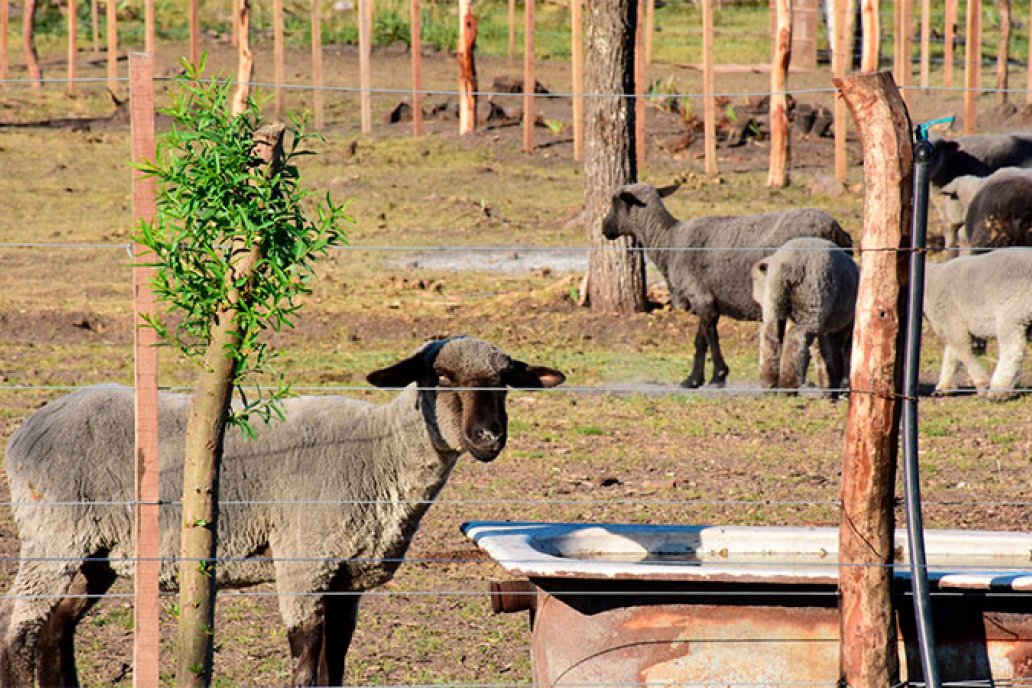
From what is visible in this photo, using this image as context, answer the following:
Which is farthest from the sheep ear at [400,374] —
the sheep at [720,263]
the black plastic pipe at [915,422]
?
the sheep at [720,263]

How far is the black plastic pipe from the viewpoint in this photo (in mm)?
4859

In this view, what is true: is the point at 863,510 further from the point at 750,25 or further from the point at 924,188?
the point at 750,25

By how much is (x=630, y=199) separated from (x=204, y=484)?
9662 mm

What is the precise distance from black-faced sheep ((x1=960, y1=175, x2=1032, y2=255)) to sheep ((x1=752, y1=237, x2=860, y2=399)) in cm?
436

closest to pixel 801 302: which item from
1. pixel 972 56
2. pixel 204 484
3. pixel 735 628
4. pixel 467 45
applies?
pixel 735 628

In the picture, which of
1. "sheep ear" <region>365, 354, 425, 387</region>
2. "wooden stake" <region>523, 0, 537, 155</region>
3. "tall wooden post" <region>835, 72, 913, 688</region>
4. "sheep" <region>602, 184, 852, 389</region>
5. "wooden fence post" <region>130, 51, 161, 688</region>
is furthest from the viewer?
"wooden stake" <region>523, 0, 537, 155</region>

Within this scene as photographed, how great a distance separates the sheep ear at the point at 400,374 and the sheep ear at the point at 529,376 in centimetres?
37

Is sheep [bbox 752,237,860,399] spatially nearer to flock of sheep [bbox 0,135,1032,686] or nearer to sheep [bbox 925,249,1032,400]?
sheep [bbox 925,249,1032,400]

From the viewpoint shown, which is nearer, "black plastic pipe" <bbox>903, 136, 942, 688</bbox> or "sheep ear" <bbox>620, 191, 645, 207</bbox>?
"black plastic pipe" <bbox>903, 136, 942, 688</bbox>

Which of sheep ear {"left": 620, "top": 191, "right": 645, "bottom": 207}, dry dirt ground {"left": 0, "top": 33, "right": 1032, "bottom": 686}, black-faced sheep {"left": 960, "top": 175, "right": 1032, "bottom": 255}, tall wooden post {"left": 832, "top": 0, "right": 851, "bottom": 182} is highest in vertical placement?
tall wooden post {"left": 832, "top": 0, "right": 851, "bottom": 182}

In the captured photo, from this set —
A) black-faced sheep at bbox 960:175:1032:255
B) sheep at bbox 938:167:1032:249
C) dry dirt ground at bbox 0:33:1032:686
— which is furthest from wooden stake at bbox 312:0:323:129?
black-faced sheep at bbox 960:175:1032:255

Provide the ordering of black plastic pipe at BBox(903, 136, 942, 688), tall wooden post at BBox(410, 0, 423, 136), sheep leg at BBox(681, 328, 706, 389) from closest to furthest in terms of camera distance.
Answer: black plastic pipe at BBox(903, 136, 942, 688) < sheep leg at BBox(681, 328, 706, 389) < tall wooden post at BBox(410, 0, 423, 136)

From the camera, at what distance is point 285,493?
620 centimetres

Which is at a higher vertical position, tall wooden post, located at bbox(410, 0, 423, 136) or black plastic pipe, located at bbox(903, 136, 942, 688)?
tall wooden post, located at bbox(410, 0, 423, 136)
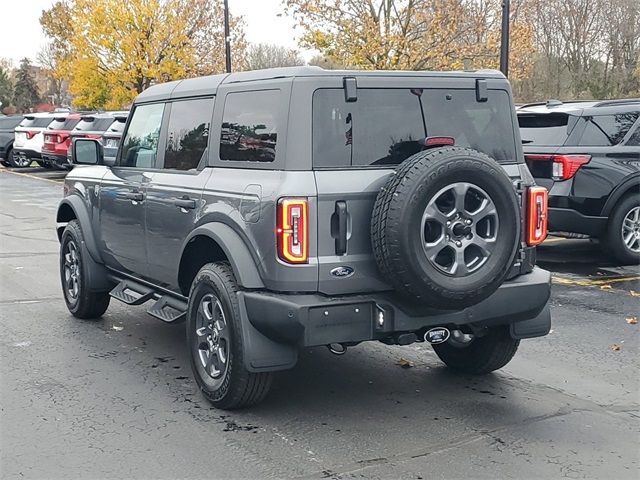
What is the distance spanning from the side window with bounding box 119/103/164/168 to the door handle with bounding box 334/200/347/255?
7.00ft

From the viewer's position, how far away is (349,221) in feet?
14.7

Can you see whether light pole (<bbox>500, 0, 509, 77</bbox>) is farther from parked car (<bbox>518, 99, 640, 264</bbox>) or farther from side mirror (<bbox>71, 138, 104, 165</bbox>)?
side mirror (<bbox>71, 138, 104, 165</bbox>)

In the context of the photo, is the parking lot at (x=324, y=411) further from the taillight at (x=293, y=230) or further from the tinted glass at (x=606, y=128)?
the tinted glass at (x=606, y=128)

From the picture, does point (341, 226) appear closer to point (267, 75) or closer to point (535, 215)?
point (267, 75)

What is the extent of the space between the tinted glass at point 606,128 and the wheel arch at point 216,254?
5.80 m

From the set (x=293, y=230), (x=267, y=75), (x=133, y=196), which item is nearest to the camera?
(x=293, y=230)

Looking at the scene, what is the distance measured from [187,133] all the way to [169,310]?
123 cm

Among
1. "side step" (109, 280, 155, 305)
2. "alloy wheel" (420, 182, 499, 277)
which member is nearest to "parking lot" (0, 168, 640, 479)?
"side step" (109, 280, 155, 305)

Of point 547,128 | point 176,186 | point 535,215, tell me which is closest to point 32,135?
point 547,128

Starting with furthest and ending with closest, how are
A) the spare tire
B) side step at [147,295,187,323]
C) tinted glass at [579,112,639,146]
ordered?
tinted glass at [579,112,639,146], side step at [147,295,187,323], the spare tire

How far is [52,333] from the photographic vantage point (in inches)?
267

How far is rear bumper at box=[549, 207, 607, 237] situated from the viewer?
953cm

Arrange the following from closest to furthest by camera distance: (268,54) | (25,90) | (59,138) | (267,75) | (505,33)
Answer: (267,75)
(505,33)
(59,138)
(268,54)
(25,90)

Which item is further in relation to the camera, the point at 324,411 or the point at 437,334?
the point at 324,411
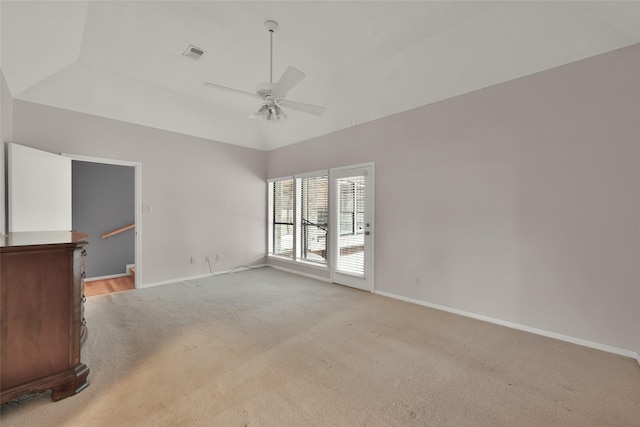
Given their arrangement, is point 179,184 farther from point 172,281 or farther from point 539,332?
point 539,332

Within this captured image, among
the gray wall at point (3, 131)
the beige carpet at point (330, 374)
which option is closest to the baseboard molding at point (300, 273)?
the beige carpet at point (330, 374)

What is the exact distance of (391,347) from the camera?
8.62 ft

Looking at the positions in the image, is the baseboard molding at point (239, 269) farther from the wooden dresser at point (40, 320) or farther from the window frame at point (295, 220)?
the wooden dresser at point (40, 320)

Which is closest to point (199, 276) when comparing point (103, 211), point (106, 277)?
point (106, 277)

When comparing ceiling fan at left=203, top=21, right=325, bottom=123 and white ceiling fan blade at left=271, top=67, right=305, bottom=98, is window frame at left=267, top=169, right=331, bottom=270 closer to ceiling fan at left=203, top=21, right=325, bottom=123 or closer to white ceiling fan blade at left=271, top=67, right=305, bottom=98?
ceiling fan at left=203, top=21, right=325, bottom=123

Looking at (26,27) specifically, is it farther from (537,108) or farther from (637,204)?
(637,204)

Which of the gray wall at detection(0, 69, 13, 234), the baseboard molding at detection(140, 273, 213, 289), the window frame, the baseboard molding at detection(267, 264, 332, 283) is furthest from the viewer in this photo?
the window frame

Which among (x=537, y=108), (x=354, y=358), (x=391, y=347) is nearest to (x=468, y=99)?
(x=537, y=108)

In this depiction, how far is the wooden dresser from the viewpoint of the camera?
67.3 inches

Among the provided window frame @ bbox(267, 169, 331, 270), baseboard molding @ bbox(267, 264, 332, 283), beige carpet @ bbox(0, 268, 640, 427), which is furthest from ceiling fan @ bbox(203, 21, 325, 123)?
baseboard molding @ bbox(267, 264, 332, 283)

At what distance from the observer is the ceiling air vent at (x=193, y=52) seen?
127 inches

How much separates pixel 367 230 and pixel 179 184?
11.4ft

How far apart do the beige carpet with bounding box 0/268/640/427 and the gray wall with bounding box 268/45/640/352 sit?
41cm

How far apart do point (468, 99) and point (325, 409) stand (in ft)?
11.8
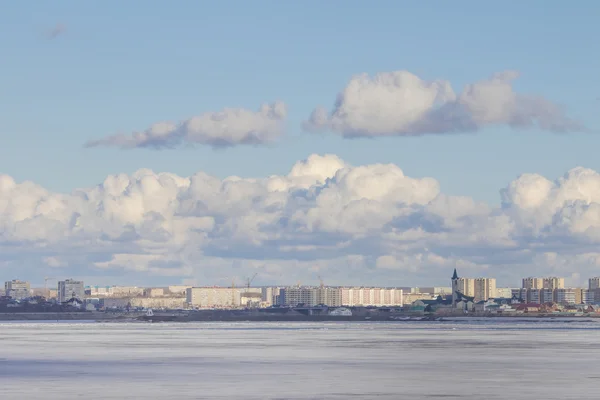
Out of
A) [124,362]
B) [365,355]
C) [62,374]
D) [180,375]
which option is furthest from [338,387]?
[365,355]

**Task details**
Rewrite the listing above with each occurrence of "sheep ear" changed to "lamb ear" and everything else unchanged. Omit the pictures from your version.

**Written answer**
From what is visible in this photo, using this image as context, answer the following:
Which is farthest from the lamb ear at [400,374] —
the sheep at [720,263]
the black plastic pipe at [915,422]
?
the sheep at [720,263]

How far is the black plastic pipe from the viewpoint in this photo (in mm)?
4859

In this view, what is true: is the point at 863,510 further from the point at 750,25 or further from the point at 924,188?
the point at 750,25

By how much is (x=630, y=199) separated from (x=204, y=484)?
9662 mm

What is the precise distance from black-faced sheep ((x1=960, y1=175, x2=1032, y2=255)) to sheep ((x1=752, y1=237, x2=860, y2=399)) in cm?
436

closest to pixel 801 302: which item from
1. pixel 972 56
2. pixel 204 484
3. pixel 735 628
4. pixel 467 45
applies?
pixel 735 628

In the picture, which of
1. "lamb ear" <region>365, 354, 425, 387</region>
2. "wooden stake" <region>523, 0, 537, 155</region>
3. "tall wooden post" <region>835, 72, 913, 688</region>
4. "sheep" <region>602, 184, 852, 389</region>
5. "wooden fence post" <region>130, 51, 161, 688</region>
is furthest from the viewer?
"wooden stake" <region>523, 0, 537, 155</region>

Within this scene as photographed, how great a distance separates the lamb ear at the point at 400,374 and the lamb ear at the point at 529,376 in centimetres?
37

Is sheep [bbox 752,237,860,399] spatially nearer to flock of sheep [bbox 0,135,1032,686] or nearer to sheep [bbox 925,249,1032,400]?
sheep [bbox 925,249,1032,400]

From the viewpoint shown, which is nearer, "black plastic pipe" <bbox>903, 136, 942, 688</bbox> or "lamb ear" <bbox>620, 191, 645, 207</bbox>?
"black plastic pipe" <bbox>903, 136, 942, 688</bbox>

Which of lamb ear {"left": 620, "top": 191, "right": 645, "bottom": 207}, dry dirt ground {"left": 0, "top": 33, "right": 1032, "bottom": 686}, black-faced sheep {"left": 960, "top": 175, "right": 1032, "bottom": 255}, tall wooden post {"left": 832, "top": 0, "right": 851, "bottom": 182} is highest in vertical placement?
tall wooden post {"left": 832, "top": 0, "right": 851, "bottom": 182}

In the captured photo, from this set —
A) black-faced sheep at bbox 960:175:1032:255
B) sheep at bbox 938:167:1032:249
C) dry dirt ground at bbox 0:33:1032:686
— which is furthest from wooden stake at bbox 312:0:323:129?
black-faced sheep at bbox 960:175:1032:255

Provide the ordering of black plastic pipe at BBox(903, 136, 942, 688), tall wooden post at BBox(410, 0, 423, 136), sheep leg at BBox(681, 328, 706, 389) from closest to furthest in terms of camera distance.
Answer: black plastic pipe at BBox(903, 136, 942, 688) < sheep leg at BBox(681, 328, 706, 389) < tall wooden post at BBox(410, 0, 423, 136)

From the camera, at what distance is point 285,493?
620 centimetres

Which is at a higher vertical position, tall wooden post, located at bbox(410, 0, 423, 136) or black plastic pipe, located at bbox(903, 136, 942, 688)?
tall wooden post, located at bbox(410, 0, 423, 136)
What is the distance spanning from the side window with bounding box 119/103/164/168 to the door handle with bounding box 334/200/347/255?
7.00ft

From the viewer's position, how far away is (349,221) in feet?
14.7

Can you see whether light pole (<bbox>500, 0, 509, 77</bbox>) is farther from parked car (<bbox>518, 99, 640, 264</bbox>) or farther from side mirror (<bbox>71, 138, 104, 165</bbox>)?
side mirror (<bbox>71, 138, 104, 165</bbox>)

In the context of the photo, is the parking lot at (x=324, y=411) further from the taillight at (x=293, y=230) or further from the tinted glass at (x=606, y=128)?
the tinted glass at (x=606, y=128)

From the picture, does point (341, 226) appear closer to point (267, 75) or closer to point (535, 215)?
point (267, 75)

What is the extent of the space between the tinted glass at point 606,128 and the wheel arch at point 216,254?
5.80 m

From the set (x=293, y=230), (x=267, y=75), (x=133, y=196), which item is nearest to the camera?
(x=293, y=230)

Looking at the scene, what is the distance measured from [187,133] all the way to [169,310]?
123 cm

Among
1. "side step" (109, 280, 155, 305)
2. "alloy wheel" (420, 182, 499, 277)
which member is nearest to "parking lot" (0, 168, 640, 479)?
"side step" (109, 280, 155, 305)

Of point 547,128 | point 176,186 | point 535,215, tell me which is closest to point 32,135?
point 547,128

Starting with furthest and ending with closest, how are
A) the spare tire
B) side step at [147,295,187,323]
C) tinted glass at [579,112,639,146]
ordered?
tinted glass at [579,112,639,146], side step at [147,295,187,323], the spare tire

How far is [52,333] from the photographic vantage point (in inches)?
267

How far is rear bumper at box=[549, 207, 607, 237] situated from the viewer?
953cm

Arrange the following from closest to furthest by camera distance: (268,54) | (25,90) | (59,138) | (267,75) | (505,33)
Answer: (267,75)
(505,33)
(59,138)
(268,54)
(25,90)

Which item is further in relation to the camera, the point at 324,411 or the point at 437,334?
the point at 324,411
Given their arrangement, is point 179,184 farther from point 172,281 or farther from point 539,332?
point 539,332

Within this captured image, among
the gray wall at point (3, 131)
the beige carpet at point (330, 374)
which option is closest to the baseboard molding at point (300, 273)?
the beige carpet at point (330, 374)

What is the exact distance of (391,347) from the camera?
8.62 ft

Looking at the positions in the image, is the baseboard molding at point (239, 269) farther from the wooden dresser at point (40, 320) or farther from the window frame at point (295, 220)?
the wooden dresser at point (40, 320)

Which is closest to point (199, 276) when comparing point (103, 211), point (106, 277)?
point (106, 277)

When comparing ceiling fan at left=203, top=21, right=325, bottom=123 and white ceiling fan blade at left=271, top=67, right=305, bottom=98, is window frame at left=267, top=169, right=331, bottom=270 closer to ceiling fan at left=203, top=21, right=325, bottom=123 or closer to white ceiling fan blade at left=271, top=67, right=305, bottom=98?
ceiling fan at left=203, top=21, right=325, bottom=123

Looking at (26,27) specifically, is it farther from (537,108) or farther from (637,204)?
(637,204)

Which of the gray wall at detection(0, 69, 13, 234), the baseboard molding at detection(140, 273, 213, 289), the window frame, the baseboard molding at detection(267, 264, 332, 283) is furthest from the viewer in this photo?
the window frame

Which among (x=537, y=108), (x=354, y=358), (x=391, y=347) is nearest to (x=468, y=99)?
(x=537, y=108)

In this depiction, how far is the wooden dresser from the viewpoint of the camera?
67.3 inches

Among the provided window frame @ bbox(267, 169, 331, 270), baseboard molding @ bbox(267, 264, 332, 283), beige carpet @ bbox(0, 268, 640, 427), which is furthest from ceiling fan @ bbox(203, 21, 325, 123)?
baseboard molding @ bbox(267, 264, 332, 283)

At what distance from the observer is the ceiling air vent at (x=193, y=52) seen?
127 inches

How much separates pixel 367 230 and pixel 179 184?
11.4ft

How far apart do the beige carpet with bounding box 0/268/640/427 and the gray wall with bounding box 268/45/640/352 sit?
41cm

How far apart do point (468, 99) and point (325, 409) stand (in ft)?
11.8
Out of
A) [124,362]
B) [365,355]
C) [62,374]
D) [180,375]
which option is furthest from [338,387]?
[365,355]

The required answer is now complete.